● **Goal**:
Copy the lines below verbatim, beginning with the line that includes "How large a" and continuing to the end; leave out everything before it.

-------- Exercise inputs --------

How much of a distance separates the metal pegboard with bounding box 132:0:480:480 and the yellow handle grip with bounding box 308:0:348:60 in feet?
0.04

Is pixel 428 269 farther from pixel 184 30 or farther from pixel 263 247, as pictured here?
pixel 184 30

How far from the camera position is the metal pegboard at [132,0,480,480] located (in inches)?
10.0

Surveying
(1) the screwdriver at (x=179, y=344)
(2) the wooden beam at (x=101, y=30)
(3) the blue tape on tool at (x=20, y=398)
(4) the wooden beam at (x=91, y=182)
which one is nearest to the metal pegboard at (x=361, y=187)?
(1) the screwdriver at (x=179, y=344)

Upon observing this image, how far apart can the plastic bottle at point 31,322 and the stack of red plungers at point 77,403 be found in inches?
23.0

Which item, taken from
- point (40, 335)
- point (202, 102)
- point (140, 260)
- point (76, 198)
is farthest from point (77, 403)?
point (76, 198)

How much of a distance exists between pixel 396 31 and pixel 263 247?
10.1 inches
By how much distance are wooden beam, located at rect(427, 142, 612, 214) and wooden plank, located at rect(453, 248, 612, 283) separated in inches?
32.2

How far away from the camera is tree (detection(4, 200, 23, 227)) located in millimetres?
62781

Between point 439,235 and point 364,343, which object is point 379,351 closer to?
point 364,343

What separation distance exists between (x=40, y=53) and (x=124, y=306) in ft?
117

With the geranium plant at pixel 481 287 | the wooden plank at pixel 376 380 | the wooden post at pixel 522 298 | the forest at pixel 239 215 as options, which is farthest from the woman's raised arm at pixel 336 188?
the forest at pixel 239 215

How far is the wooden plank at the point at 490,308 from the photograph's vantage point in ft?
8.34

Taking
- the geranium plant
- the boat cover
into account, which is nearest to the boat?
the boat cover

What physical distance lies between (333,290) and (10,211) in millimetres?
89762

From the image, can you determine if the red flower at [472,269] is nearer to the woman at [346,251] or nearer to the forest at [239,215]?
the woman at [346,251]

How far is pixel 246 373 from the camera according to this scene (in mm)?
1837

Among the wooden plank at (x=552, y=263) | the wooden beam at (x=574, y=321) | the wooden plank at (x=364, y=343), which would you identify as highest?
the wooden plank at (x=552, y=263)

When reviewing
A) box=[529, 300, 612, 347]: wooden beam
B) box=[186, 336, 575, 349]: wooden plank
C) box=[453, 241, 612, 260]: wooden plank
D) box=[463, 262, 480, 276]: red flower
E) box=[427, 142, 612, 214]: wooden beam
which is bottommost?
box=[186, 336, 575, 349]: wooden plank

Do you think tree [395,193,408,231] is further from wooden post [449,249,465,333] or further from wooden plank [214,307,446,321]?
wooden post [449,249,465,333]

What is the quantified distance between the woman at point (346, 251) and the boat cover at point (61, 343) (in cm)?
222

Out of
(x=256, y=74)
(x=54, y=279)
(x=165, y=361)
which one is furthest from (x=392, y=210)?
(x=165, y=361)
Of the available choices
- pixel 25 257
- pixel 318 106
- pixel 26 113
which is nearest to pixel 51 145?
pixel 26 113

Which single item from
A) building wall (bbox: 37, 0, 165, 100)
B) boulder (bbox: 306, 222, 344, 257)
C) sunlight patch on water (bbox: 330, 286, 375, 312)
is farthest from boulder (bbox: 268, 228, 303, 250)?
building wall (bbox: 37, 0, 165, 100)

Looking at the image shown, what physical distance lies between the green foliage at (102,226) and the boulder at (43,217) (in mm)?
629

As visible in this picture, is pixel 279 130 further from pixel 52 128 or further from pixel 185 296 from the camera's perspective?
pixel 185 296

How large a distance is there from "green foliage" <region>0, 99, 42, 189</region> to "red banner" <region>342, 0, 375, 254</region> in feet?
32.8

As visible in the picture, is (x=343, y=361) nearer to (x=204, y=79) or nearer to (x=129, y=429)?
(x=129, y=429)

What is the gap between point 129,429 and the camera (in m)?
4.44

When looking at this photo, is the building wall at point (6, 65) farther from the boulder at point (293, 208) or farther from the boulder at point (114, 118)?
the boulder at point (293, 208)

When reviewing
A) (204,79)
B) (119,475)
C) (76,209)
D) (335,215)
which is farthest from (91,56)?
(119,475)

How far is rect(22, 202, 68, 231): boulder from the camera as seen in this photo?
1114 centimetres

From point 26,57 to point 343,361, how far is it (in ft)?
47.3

--------

● **Final result**:
How large a distance is there from "green foliage" <region>0, 99, 42, 189</region> to "red banner" <region>342, 0, 375, 254</region> in feet?
32.8

As visible in the picture, is (x=343, y=361) nearer to (x=204, y=79) or nearer to (x=129, y=429)?
(x=129, y=429)

What is the gap between point 129,429 and the camera (in m)?
4.44

When looking at this photo, is the building wall at point (6, 65) farther from the boulder at point (293, 208) or farther from the boulder at point (114, 118)?
the boulder at point (293, 208)

When reviewing
A) (204,79)
B) (119,475)
C) (76,209)
D) (335,215)
which is farthest from (91,56)?
(119,475)

How far is rect(22, 202, 68, 231): boulder from the camera as seen in this photo?
1114 centimetres

From point 26,57 to point 343,361, how far is it (in ft)?
47.3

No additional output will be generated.